The good news is that this particular bug has been addressed but it does not make the vulnerability any less terrifying.  A mere 18 seconds of playtime on a compromised audio CD in your car is enough to insert the attack code and gain complete control over your cars computer controlled systems.  This particular vulnerability was discovered in 2010, long before the more recent vulnerabilities you would have seen all over various media.  You could shut off the engines, forcibly unlock the doors, interfere with steering and many other functions that could well cause serious damage at highway speeds or in other scenarios. 

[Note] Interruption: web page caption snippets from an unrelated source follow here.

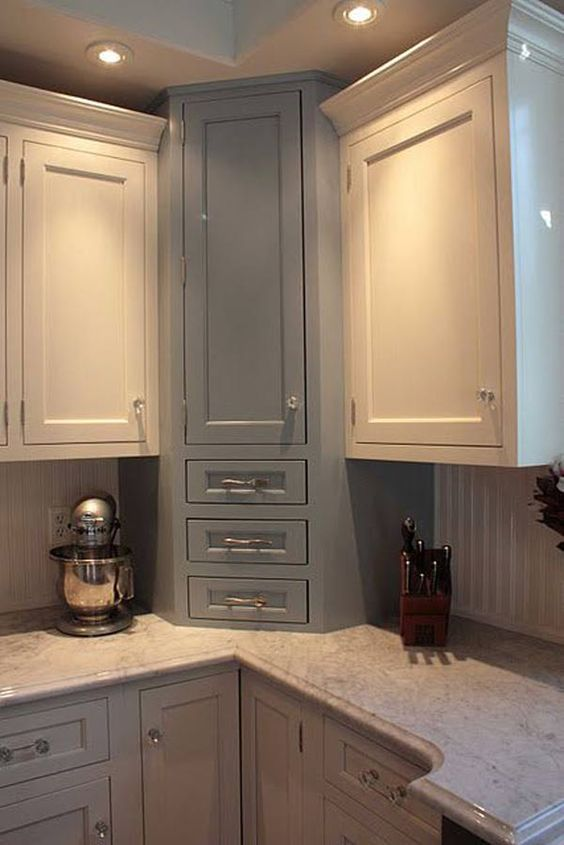 20 practical kitchen corner storage ideas shelterness for Narrow cabinet ideas
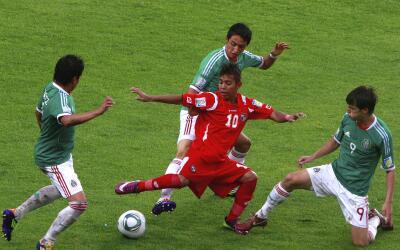 Darwin Pinzón en medio de tres jugadores mexicanos en el Mundial...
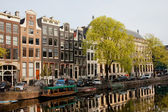 Amsterdam Houses along the Singel Canal — Stock Photo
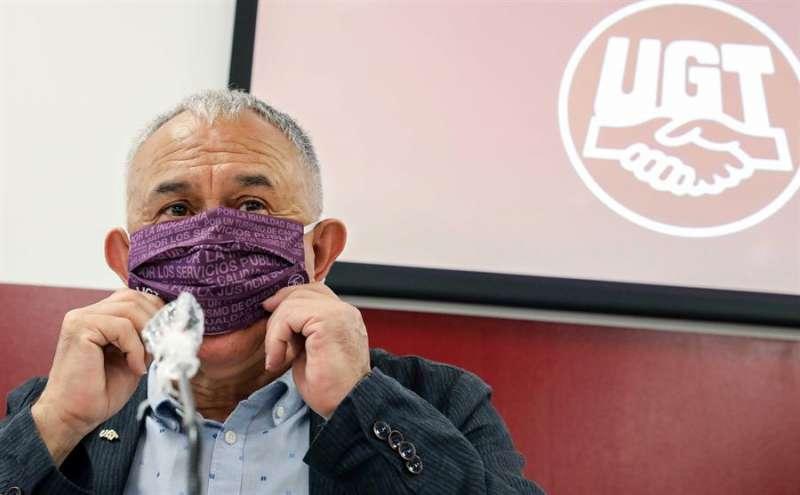 El secretario general de UGT, Pepe Álvarez, en la rueda de prensa que ha ofrecido este martes en València. EFE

When placing the blame, The Inquirer makes sure to point out that you should not look to the car companies as it is the software providers who are the source of the problem.  Thanks to various corporate policies no car company has access to all of the source code running in their products so a security audit will not help.  Even better is the inclusion of a government-mandated OBD-II port which allows complete control over your cars system; which you should not touch as simply plugging into it would be a crime in the USA.  There is some good news, this vulnerability resulted in Fiat Chrysler recalling 1.4 million cars at a cost of about a quarter of a billion dollars … an expensive mistake that may convince them to change their software implementation processes.

"The modern car's operating system is such a mess that researchers were once able to get complete control of a vehicle by playing a song laced with malicious code. Malware encoded in the track was executed after the file was loaded from a CD and processed by a buggy parser."